Reproduce the data below exactly. Skip the pictures.
[Dataset section — start]
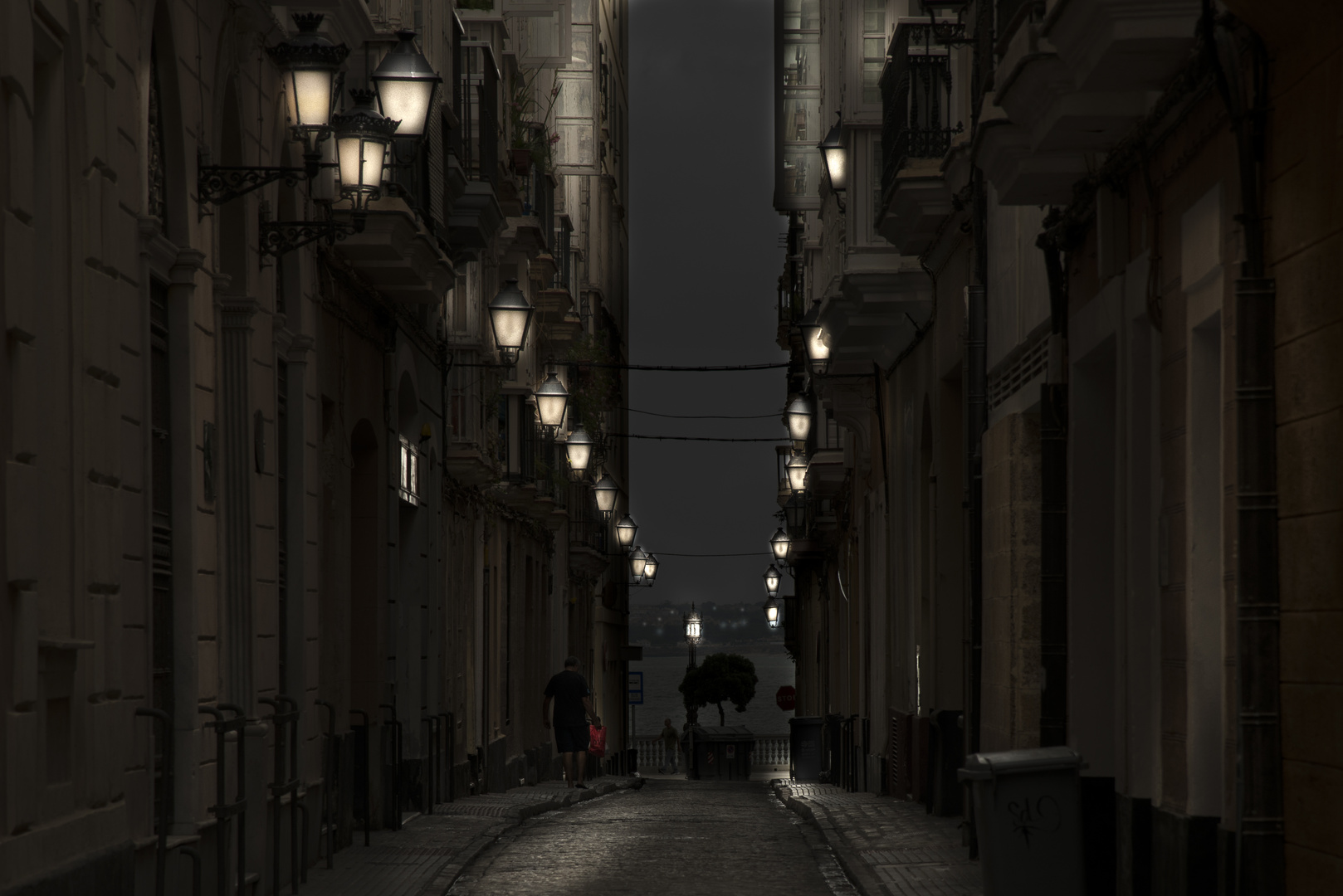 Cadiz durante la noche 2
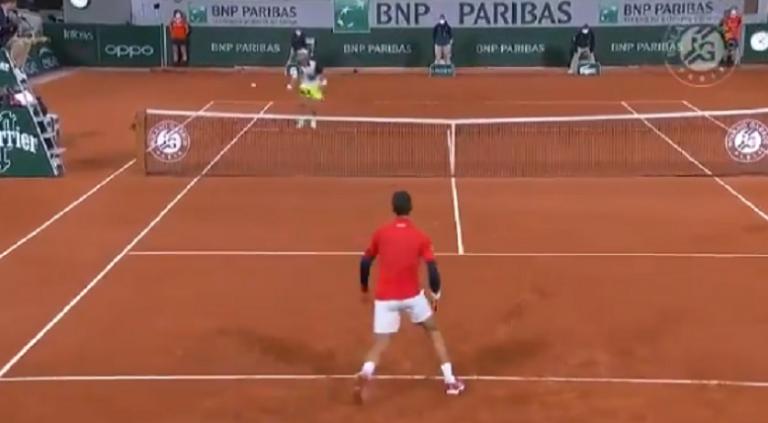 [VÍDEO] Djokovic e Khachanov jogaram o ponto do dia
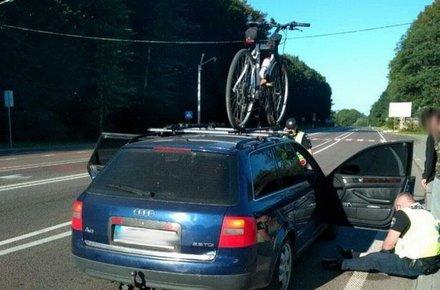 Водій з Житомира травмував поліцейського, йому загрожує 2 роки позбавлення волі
[Dataset section — finish]
> [Answer for this exercise]:
 Cadiz durante la noche 2
 [VÍDEO] Djokovic e Khachanov jogaram o ponto do dia
 Водій з Житомира травмував поліцейського, йому загрожує 2 роки позбавлення волі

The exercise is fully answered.